** Begin Record set **

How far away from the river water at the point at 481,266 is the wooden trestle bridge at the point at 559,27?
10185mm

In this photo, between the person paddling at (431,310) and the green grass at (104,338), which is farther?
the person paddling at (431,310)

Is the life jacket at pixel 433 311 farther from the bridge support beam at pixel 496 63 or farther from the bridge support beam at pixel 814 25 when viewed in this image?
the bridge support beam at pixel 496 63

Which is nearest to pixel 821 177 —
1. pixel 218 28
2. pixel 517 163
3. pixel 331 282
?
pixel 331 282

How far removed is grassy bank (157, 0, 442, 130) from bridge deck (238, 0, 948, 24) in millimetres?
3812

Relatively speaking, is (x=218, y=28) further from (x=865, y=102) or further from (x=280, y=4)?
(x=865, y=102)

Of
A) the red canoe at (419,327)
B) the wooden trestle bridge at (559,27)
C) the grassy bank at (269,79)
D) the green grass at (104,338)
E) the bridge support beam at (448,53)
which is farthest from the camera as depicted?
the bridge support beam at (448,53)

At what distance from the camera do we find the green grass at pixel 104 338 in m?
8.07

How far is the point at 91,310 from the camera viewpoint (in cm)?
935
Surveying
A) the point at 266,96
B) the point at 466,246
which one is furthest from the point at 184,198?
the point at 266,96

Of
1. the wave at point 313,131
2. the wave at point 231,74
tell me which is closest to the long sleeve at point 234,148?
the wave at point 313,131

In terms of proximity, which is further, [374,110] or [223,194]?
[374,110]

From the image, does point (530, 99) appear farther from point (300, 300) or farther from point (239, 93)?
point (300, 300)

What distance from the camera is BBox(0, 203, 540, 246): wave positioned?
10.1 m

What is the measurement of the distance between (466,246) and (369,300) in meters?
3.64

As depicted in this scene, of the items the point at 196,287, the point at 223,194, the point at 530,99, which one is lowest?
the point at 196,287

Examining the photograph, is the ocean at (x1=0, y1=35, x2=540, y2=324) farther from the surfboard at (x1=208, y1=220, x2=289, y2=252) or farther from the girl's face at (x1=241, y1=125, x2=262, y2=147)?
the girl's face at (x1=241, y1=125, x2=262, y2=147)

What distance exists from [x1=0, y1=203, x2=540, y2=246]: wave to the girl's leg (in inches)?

** End Record set **

• _Do this_
Every record above must be duplicated exactly.

• _Exercise output_
How far away from the river water at the point at 481,266 is the wooden trestle bridge at the point at 559,27?
10185mm

In this photo, between the person paddling at (431,310) and the green grass at (104,338), which is farther?
the person paddling at (431,310)

Is the life jacket at pixel 433 311 farther from the bridge support beam at pixel 496 63 or farther from the bridge support beam at pixel 814 25 when viewed in this image?
the bridge support beam at pixel 496 63

Which is nearest to pixel 821 177 —
1. pixel 218 28
2. pixel 517 163
3. pixel 331 282
?
pixel 331 282

How far removed is grassy bank (157, 0, 442, 130) from bridge deck (238, 0, 948, 24) in millimetres?
3812

Relatively speaking, is (x=218, y=28) further from (x=865, y=102) or further from (x=280, y=4)?
(x=865, y=102)

Of
A) the red canoe at (419,327)
B) the wooden trestle bridge at (559,27)
C) the grassy bank at (269,79)
D) the green grass at (104,338)
E) the bridge support beam at (448,53)
which is farthest from the camera as depicted?
the bridge support beam at (448,53)

At what distance from the camera do we find the green grass at pixel 104 338 in m?
8.07

How far is the point at 91,310 from the camera viewpoint (in cm)?
935
Surveying
A) the point at 266,96
B) the point at 466,246
which one is furthest from the point at 184,198?
the point at 266,96

Of
1. the wave at point 313,131
2. the wave at point 231,74
tell me which is closest to the long sleeve at point 234,148?
the wave at point 313,131

In terms of proximity, which is further, [374,110] or [223,194]?
[374,110]

From the image, does point (530, 99) appear farther from point (300, 300) or farther from point (239, 93)?
point (300, 300)

What distance from the camera is BBox(0, 203, 540, 246): wave positioned?
10.1 m

What is the measurement of the distance between (466,246) and (369,300) in meters?
3.64

As depicted in this scene, of the items the point at 196,287, the point at 223,194, the point at 530,99, which one is lowest?
the point at 196,287

Examining the photograph, is the ocean at (x1=0, y1=35, x2=540, y2=324) farther from the surfboard at (x1=208, y1=220, x2=289, y2=252) or farther from the girl's face at (x1=241, y1=125, x2=262, y2=147)?
the girl's face at (x1=241, y1=125, x2=262, y2=147)

What distance exists from [x1=0, y1=203, x2=540, y2=246]: wave to the girl's leg (in inches)?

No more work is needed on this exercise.